Furthermore, Joseph Atwill says he claims to have discovered the propaganda out of Jewish historian Josephus' book The Jewish War, written in 75 AD.  He points out parallels in the Gospels, which were first written in the late first century, with events that occured in The Jewish War, and that they were like planted there by either Emperor Vespasian or Titus.  This seems credible, except it fails to take into account Josephus' other book, the Aniquities of the Jews, which mentions one instance of Jesus Christ, as well as several other Jesuses that were likely different men.*  If this were Roman propaganda, which would be odd since this was considered a history book, Josephus would have likely put his name in full in more often.

The academic conference, "Covert Messiah," is taking place at Conway Hall in London, a place known more for secular humanism than religious thought, which begs the question of whether it is taking place in a critical environment.  Joseph Atwill will claim that the Flavian emperors developed Christianity as a form of psychological warfare, meant to divide the Jews.  The problem with this is that it assumes the Jews actually fell for it.  The answer to that is, not really: While the first Christians were Jews, by and large most of Judaism in that period, and even now, rejected the existence of Jesus as the Messiah, even in the early days.  Given how there are many people claiming to be prophets in any time period, it was unlikely that Jesus' ministry was noted in Jewish records, simply because they probably thought he was another bozo who was a false prophet in their mind.  Not a hard thing to do, really.  What Atwill also fails to explain belivably is that, even if the Romans created Jesus Christ, then why did they persecute the Christians for two centuries afterward?

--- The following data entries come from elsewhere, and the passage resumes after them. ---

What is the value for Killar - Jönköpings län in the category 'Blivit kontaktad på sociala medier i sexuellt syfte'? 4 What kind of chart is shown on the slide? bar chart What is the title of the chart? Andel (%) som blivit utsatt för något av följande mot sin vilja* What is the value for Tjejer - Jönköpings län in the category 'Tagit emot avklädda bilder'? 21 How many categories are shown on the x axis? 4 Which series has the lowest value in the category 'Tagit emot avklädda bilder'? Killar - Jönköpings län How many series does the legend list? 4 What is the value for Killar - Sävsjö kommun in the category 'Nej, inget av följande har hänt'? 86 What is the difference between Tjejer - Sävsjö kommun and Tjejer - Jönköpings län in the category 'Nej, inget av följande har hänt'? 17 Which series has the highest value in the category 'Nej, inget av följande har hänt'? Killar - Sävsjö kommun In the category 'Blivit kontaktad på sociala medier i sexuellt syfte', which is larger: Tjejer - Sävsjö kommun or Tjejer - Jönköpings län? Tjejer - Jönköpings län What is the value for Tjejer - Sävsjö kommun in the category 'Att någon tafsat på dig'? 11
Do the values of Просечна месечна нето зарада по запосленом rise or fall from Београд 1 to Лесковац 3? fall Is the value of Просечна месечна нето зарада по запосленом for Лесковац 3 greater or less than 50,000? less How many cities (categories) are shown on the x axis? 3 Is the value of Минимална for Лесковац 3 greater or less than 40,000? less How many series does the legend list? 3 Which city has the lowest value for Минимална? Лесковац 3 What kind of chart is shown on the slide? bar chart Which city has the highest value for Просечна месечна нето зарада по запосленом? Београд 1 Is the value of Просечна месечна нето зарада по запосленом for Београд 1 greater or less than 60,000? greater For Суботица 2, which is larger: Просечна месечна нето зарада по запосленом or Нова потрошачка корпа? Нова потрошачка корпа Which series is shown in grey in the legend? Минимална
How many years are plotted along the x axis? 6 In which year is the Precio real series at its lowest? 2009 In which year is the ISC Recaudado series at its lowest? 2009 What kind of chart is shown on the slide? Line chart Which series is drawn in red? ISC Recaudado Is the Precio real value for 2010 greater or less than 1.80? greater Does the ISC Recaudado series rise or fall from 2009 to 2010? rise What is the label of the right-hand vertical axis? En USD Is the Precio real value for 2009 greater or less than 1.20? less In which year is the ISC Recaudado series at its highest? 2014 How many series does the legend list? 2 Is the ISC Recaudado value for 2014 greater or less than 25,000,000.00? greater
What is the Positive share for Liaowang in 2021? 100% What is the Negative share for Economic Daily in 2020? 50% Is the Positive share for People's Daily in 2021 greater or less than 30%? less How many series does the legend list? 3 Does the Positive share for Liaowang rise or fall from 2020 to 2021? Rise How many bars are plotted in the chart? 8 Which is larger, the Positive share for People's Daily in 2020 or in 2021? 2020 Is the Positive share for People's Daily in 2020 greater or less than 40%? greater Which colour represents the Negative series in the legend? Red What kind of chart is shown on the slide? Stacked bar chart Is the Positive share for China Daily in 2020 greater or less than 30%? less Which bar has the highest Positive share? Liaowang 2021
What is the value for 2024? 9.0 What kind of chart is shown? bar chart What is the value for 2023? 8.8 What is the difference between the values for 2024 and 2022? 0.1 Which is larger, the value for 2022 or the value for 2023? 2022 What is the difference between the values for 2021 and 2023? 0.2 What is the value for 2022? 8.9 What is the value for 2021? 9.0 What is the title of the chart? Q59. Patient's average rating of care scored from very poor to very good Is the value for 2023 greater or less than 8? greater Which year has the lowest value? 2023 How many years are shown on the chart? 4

Finally, it should be noted that Joseph Atwill has been making the claim of Jesus being a myth since he published Caesar's Messiah in 2005.  2005.  It should have caught people's attention then, but it is obvious that this was not the case.  Atwill has been making these claims since then, and only because he finally managed to get an audience in London to discuss this is this story is viral.  That does not mean it is true.

*The name Jesus comes from a line of transliterations from Latin (Iesus) to Greek (Iesous) to Aramaic (Yeshua) to Hebrew (Yehoshua).  The closest modern English translation of Jesus' original name is Joshua.  As with today, there were many Joshuas in Judea back then.